The origin of the ∼274 cm−1 additional Raman mode induced by the incorporation of N dopants and a feasible route to achieve p-type ZnO:N thin films

Nitrogen doped ZnO films (ZnO:N) were deposited on quartz glass substrates by radio-frequency magnetron sputtering technique with various N2 flow rate mixed with Ar. Raman measurements indicate that the intensity of ∼274 cm−1 mode of ZnO:N films exhibits an anomalous variation, which neither depends on N2 flow rate nor on NO acceptor content based on X-ray photoelectron spectroscopy (XPS) analysis. Combined with defect formation energy calculations, it is demonstrated that the ∼274 cm−1 mode is attributed to Zni defects which can be increased by the incorporation of NO acceptors, but suppressed by the presence of (N2)O double donors. XPS and optical absorption spectra suggest that ZnO:N film prepared under specific N2 flow rate (Ar:N2 = 3:1), has high concentration of acceptor NO with shallow states and the absence of shallow donor (N2)O defects, could be most likely to achieve p-type conductivity. But, at the same time, such specific ZnO:N film is the presence of shallow donor Zni defects bonded with NO acceptors.

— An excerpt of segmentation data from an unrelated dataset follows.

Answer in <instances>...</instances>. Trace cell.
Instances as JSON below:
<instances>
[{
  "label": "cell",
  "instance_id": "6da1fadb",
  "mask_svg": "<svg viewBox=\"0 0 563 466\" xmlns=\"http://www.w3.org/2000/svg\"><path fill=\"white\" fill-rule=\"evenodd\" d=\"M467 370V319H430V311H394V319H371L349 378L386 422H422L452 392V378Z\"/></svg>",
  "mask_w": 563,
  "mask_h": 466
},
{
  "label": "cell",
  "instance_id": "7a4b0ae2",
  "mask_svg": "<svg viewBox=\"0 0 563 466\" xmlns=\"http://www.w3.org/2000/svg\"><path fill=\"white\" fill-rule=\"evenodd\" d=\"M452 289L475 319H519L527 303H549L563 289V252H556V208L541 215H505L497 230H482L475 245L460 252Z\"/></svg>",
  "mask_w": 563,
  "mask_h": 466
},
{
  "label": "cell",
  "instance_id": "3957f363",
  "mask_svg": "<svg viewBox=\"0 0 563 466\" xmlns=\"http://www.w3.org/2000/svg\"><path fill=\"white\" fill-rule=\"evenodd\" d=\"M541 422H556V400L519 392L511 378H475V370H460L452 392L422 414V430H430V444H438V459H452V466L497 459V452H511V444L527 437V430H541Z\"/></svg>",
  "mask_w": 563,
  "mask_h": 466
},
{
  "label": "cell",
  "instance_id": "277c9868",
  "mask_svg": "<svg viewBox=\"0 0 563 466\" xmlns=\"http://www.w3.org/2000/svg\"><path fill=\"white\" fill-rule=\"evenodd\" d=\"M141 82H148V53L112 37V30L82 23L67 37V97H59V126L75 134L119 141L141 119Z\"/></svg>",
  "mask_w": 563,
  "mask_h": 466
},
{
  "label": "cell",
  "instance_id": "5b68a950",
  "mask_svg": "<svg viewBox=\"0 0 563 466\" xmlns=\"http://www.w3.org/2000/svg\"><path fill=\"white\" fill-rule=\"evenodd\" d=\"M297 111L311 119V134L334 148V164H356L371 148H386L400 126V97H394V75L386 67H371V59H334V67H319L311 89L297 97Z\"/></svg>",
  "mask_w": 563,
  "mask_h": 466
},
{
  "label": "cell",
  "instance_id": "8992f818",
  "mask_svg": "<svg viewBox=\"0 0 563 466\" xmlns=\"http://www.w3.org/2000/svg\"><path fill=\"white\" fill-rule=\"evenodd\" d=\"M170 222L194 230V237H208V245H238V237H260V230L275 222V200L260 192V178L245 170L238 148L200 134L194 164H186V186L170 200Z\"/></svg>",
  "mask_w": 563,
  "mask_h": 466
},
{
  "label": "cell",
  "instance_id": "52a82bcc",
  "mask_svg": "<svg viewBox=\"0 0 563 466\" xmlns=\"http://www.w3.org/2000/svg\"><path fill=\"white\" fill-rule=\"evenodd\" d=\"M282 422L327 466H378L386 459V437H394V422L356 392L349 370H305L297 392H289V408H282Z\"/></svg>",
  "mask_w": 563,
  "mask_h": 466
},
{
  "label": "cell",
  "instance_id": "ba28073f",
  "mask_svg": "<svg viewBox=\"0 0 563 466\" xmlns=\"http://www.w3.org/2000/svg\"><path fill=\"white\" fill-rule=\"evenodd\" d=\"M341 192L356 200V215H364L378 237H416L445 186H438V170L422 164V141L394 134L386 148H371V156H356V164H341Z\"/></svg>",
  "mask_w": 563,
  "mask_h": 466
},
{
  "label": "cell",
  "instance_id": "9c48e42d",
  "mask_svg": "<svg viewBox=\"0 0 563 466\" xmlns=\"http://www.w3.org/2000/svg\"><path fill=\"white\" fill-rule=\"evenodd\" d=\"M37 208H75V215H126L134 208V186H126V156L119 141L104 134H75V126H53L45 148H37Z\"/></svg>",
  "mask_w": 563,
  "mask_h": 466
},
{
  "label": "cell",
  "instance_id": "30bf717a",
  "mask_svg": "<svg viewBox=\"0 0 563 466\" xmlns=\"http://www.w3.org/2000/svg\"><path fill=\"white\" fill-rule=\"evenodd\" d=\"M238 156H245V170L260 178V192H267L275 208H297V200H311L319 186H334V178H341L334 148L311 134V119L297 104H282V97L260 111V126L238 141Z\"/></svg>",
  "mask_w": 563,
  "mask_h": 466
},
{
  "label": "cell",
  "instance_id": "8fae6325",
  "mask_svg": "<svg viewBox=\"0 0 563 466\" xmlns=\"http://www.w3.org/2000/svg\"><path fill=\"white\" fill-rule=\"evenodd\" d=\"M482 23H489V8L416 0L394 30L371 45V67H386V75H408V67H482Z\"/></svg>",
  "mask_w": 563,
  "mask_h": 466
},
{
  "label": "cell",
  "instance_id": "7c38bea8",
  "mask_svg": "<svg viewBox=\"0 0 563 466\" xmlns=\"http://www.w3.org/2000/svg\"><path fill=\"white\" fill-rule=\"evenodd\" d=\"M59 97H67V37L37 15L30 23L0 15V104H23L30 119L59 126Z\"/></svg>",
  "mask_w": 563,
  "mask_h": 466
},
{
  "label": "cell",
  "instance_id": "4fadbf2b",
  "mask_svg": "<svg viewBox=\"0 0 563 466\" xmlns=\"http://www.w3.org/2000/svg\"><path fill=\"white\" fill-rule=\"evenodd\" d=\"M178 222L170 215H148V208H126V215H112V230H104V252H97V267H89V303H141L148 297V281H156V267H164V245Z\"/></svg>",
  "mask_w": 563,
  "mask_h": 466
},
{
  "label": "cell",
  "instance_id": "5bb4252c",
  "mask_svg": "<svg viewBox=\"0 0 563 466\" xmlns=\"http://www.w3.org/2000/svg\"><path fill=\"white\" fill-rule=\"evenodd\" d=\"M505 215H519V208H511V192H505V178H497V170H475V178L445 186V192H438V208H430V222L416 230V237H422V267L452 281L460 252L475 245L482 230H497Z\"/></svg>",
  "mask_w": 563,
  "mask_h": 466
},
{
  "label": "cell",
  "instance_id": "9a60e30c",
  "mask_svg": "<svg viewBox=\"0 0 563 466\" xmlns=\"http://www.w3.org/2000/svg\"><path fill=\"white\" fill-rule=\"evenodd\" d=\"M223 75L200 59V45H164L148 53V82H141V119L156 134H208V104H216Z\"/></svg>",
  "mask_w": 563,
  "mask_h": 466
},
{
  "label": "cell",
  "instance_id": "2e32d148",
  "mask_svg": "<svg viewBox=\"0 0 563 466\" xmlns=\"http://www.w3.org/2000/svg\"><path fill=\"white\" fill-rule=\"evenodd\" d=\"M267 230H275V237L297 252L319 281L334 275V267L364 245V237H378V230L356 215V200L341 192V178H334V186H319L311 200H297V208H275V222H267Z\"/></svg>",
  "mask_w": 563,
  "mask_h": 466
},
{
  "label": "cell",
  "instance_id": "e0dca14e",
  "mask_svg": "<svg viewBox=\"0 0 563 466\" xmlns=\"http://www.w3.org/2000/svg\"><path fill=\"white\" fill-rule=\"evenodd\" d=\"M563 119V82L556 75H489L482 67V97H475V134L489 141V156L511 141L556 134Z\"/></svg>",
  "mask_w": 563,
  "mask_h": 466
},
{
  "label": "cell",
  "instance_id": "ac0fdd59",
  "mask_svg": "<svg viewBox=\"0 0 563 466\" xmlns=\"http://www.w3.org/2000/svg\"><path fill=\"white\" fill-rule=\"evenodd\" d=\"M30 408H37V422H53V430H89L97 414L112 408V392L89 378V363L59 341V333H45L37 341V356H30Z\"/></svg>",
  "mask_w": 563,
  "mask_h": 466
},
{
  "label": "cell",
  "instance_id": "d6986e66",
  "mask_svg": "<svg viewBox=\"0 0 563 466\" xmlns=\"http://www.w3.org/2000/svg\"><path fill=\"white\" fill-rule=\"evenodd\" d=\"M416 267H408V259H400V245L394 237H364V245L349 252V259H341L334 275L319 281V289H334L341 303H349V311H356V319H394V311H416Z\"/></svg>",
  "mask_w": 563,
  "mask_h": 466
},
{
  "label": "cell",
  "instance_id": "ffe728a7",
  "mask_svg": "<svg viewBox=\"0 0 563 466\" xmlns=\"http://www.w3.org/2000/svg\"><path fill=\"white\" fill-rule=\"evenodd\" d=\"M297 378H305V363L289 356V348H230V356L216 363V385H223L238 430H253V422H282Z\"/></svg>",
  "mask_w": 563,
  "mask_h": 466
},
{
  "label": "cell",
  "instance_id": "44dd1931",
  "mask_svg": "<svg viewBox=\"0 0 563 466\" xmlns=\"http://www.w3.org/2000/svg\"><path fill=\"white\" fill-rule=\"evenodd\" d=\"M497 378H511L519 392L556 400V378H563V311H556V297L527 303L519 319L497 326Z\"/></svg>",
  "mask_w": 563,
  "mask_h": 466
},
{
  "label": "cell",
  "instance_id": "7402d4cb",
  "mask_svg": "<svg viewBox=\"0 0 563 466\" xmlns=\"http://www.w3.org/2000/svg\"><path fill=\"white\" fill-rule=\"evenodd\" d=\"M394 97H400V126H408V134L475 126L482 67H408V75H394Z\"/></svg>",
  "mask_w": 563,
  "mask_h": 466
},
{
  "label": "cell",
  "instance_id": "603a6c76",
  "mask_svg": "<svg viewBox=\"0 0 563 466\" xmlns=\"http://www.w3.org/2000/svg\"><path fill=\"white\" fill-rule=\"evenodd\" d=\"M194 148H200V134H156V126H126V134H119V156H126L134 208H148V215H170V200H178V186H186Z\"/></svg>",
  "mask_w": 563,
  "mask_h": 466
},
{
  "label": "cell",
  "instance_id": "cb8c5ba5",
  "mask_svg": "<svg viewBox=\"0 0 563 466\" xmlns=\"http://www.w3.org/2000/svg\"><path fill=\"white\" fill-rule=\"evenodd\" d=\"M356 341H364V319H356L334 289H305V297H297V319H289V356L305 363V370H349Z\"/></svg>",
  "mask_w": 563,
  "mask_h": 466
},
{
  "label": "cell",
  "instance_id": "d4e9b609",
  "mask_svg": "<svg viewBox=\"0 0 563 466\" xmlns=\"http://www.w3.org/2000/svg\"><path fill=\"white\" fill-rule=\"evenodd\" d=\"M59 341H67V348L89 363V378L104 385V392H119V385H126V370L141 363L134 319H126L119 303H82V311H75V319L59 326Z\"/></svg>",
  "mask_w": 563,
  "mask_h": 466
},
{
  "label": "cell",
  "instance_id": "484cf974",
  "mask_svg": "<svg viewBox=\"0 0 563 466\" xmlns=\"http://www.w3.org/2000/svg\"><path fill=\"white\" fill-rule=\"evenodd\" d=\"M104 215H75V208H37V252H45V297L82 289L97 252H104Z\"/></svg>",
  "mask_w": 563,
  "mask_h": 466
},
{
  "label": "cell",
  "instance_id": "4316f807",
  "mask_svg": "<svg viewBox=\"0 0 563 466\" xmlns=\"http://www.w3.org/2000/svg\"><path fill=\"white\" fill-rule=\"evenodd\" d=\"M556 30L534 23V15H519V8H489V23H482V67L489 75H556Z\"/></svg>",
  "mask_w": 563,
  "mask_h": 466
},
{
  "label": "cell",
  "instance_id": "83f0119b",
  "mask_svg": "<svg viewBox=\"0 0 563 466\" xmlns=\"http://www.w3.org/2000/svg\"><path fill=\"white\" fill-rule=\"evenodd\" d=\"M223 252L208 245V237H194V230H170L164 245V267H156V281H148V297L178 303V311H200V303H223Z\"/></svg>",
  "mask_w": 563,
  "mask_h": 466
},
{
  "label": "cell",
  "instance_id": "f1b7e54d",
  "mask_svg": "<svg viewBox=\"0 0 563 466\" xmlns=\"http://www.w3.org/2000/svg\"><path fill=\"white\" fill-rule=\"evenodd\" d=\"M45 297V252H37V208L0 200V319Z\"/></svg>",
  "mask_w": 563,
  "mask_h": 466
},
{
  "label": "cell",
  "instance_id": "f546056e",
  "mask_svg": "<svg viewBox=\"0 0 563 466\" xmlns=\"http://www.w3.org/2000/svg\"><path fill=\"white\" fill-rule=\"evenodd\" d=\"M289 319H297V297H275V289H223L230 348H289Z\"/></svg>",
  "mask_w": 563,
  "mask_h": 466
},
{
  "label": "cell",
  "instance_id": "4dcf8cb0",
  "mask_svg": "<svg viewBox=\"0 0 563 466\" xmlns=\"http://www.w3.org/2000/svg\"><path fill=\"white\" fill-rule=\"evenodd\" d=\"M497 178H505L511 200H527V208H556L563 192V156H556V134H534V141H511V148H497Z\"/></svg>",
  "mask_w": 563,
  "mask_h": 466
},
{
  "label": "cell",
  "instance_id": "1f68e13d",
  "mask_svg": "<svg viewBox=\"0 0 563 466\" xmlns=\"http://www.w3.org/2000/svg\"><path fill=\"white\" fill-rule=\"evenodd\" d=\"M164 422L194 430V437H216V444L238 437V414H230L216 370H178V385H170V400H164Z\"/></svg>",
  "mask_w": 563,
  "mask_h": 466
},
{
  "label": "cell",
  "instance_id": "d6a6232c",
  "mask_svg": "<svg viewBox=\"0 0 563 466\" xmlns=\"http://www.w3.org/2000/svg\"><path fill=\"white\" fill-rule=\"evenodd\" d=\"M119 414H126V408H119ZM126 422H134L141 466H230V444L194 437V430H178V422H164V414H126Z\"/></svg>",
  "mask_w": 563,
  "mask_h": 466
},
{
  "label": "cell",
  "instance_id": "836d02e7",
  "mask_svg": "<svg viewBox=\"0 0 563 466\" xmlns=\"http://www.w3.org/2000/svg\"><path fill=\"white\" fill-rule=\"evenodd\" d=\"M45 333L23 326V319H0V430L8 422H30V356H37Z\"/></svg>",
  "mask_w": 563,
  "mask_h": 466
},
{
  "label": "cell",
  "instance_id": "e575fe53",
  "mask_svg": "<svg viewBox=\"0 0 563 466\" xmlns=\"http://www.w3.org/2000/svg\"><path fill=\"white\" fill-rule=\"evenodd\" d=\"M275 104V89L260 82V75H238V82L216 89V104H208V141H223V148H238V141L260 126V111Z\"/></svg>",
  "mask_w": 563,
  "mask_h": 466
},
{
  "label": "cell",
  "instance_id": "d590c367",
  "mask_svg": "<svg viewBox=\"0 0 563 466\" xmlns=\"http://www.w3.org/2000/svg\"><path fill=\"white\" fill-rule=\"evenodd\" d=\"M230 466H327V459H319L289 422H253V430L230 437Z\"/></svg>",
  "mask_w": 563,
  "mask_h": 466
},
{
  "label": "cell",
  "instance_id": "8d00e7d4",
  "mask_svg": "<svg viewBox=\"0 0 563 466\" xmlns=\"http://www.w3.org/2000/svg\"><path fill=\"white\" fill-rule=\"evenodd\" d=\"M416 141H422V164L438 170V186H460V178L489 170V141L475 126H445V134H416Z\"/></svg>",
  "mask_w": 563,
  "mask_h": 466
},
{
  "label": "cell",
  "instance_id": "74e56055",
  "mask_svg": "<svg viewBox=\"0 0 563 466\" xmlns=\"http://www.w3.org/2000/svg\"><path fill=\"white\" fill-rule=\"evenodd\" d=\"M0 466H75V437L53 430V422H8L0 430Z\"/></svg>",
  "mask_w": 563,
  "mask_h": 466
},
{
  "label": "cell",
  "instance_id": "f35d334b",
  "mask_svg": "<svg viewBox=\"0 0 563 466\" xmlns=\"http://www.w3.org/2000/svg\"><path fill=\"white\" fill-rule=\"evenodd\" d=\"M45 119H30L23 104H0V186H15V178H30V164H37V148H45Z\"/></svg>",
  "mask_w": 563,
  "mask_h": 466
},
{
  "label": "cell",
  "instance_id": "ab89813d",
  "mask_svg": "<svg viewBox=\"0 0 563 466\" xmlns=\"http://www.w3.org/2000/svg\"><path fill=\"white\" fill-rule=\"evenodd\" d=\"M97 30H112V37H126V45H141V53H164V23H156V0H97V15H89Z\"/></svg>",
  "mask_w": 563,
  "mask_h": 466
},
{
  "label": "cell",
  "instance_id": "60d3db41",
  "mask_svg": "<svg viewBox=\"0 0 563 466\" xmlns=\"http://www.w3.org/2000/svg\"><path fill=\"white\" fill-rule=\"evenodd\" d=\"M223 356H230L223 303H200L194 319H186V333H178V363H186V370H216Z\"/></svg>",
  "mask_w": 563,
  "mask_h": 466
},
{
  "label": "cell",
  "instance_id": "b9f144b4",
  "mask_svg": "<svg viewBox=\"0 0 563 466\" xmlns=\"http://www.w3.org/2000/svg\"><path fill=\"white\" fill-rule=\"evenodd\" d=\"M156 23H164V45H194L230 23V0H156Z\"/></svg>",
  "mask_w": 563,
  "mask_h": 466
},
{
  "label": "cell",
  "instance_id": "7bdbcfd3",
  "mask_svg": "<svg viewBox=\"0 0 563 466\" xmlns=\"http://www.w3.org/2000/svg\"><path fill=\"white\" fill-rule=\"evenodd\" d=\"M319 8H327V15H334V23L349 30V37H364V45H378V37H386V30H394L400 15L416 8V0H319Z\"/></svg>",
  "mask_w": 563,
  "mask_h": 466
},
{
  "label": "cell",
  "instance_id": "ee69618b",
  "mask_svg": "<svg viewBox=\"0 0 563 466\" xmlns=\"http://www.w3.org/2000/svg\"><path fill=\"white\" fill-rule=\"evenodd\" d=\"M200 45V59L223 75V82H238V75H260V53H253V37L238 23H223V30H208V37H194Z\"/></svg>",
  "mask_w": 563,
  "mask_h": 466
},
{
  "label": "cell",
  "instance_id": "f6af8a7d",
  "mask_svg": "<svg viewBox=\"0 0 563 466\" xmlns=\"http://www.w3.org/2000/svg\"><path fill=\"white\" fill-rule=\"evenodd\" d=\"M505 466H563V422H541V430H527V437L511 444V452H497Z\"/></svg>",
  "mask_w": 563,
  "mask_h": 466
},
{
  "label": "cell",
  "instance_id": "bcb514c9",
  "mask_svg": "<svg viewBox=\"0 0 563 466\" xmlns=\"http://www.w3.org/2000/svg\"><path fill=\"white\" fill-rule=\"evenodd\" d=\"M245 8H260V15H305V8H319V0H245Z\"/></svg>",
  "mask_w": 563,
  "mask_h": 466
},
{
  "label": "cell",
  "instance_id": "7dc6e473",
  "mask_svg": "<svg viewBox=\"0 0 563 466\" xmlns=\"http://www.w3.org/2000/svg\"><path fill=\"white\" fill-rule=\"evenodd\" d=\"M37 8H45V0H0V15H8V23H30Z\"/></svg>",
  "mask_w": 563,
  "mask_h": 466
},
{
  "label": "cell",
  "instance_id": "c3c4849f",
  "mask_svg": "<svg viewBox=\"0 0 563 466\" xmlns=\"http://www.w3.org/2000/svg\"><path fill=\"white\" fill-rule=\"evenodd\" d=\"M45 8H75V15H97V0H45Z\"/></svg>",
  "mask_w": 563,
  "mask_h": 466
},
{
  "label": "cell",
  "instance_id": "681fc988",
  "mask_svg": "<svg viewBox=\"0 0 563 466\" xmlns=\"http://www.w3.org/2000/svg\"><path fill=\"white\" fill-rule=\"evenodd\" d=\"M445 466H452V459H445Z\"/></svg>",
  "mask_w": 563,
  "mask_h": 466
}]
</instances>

Performing density functional calculations in conjunction with the climbing image nudged elastic band method shows that Zni could be dissociated from Zni-NO complexes by post-annealing treatment and NO acceptors would be activated to p-type ZnO:N. This is confirmed by our further Hall investigation, indicating that p-type ZnO:N can be achieved by choosing appropriate post-annealing treatment.